In this paper we use the term ‘regime shift’ as it is the most all-encompassing concept to describe the phenomena in which we are interested. A regime shift may be driven either by a disturbance or a gradual change (Table 1). ‘Disturbance’ is an exogenous forcing in the form of a hazard event (e.g. hurricane, disease, fire) or in the form of an extreme change in an input variable (e.g. level of precipitation). After a disturbance, the system may either recover back to the same state (Table 1, I) or may shift to a new state1 (Table 1, III), depending on the magnitude, rate of change, duration and frequency of the disturbance as well as the resilience of the system itself. (Gunderson and Holling, 2002, Folke, 2006, Scheffer, 2009). Turner and Dale (1998) review the differences between large infrequent and small frequent disturbances. According to Lake (2000) a disturbance may be in the form of a pulse (short-term and sharp), a press (a sharply-arising and maintained disturbance), or a ramp (a disturbance steadily increasing over time and space without an endpoint).

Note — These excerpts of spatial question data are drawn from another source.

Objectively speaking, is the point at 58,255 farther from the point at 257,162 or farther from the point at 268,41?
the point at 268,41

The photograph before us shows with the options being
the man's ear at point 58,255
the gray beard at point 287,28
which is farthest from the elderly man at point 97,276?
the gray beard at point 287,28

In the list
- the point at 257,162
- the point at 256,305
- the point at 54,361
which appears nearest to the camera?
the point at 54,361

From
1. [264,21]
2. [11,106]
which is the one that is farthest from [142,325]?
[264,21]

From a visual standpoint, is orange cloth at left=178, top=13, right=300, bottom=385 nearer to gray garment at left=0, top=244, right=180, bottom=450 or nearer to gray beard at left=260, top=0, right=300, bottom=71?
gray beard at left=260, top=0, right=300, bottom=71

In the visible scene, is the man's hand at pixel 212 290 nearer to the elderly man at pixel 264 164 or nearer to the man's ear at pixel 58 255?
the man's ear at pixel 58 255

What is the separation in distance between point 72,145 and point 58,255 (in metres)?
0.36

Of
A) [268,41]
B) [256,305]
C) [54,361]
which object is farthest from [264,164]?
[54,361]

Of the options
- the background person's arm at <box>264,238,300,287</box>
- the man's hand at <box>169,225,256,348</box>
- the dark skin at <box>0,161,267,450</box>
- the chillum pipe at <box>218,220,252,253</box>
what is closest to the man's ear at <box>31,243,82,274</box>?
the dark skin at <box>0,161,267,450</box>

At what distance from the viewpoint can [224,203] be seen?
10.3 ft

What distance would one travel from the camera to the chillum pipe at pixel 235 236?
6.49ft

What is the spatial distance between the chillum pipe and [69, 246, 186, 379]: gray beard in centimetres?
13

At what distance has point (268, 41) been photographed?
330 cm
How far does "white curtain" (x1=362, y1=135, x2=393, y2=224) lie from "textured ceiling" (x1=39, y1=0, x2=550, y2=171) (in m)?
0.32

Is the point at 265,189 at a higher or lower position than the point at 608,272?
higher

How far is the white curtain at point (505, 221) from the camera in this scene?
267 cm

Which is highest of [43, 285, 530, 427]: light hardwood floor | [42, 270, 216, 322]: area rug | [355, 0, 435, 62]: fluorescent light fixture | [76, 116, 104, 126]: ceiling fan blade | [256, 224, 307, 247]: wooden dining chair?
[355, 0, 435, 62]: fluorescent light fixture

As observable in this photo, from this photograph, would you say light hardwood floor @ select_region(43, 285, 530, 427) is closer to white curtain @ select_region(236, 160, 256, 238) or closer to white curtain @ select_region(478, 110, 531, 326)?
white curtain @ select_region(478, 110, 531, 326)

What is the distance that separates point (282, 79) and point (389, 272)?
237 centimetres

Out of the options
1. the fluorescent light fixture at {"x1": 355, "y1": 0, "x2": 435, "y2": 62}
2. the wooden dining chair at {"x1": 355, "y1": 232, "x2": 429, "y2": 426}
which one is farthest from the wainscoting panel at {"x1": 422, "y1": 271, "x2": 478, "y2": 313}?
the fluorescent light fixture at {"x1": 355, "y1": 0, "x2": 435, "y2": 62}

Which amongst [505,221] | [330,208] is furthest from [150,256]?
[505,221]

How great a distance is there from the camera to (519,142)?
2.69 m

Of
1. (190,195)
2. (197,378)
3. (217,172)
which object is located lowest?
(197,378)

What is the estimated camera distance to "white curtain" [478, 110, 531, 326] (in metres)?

Collins et al. (2011) simplify these ideas to two important kinds of disturbance: long-term sustained press disturbances and discrete, rapid short-term pulse disturbances.
A regime shift may also occur due to gradual changes in the system's components (Table 1, IV), which up to a critical point do not cause a shift in system state (Table 1, II). Regime shifts arising from gradual changes in explanatory variables (exogenous or endogenous drivers of response variables) have become especially apparent in a time of collapse of ecosystems, financial crises, housing bubbles, and climate change. In all these cases it is difficult to identify a single disturbance that caused a regime shift. Instead, it was gradual overfishing that led to the near-extinction of species and destruction of coral reefs (de Young et al., 2008); the slow accumulation of CO2 and other green-house gases that caused climate change and its adverse consequences (IPCC, 2007, Stern, 2008); economic agents one-by-one adopting seemingly rational rules that caused structural changes in financial markets and economy (Anand et al., 2011); and the gradual spread of expectations among individuals of receiving a dividend from housing asset investments as housing prices grow annually driven by an increasing demand that was itself caused by those expectations (Arce and Lopez-Salido, 2011). Often a regime shift occurs when a system is moved towards a threshold by a combination of gradual changes and the shift is precipitated by a disturbance that would otherwise not be as harmful (Biggs et al., 2009).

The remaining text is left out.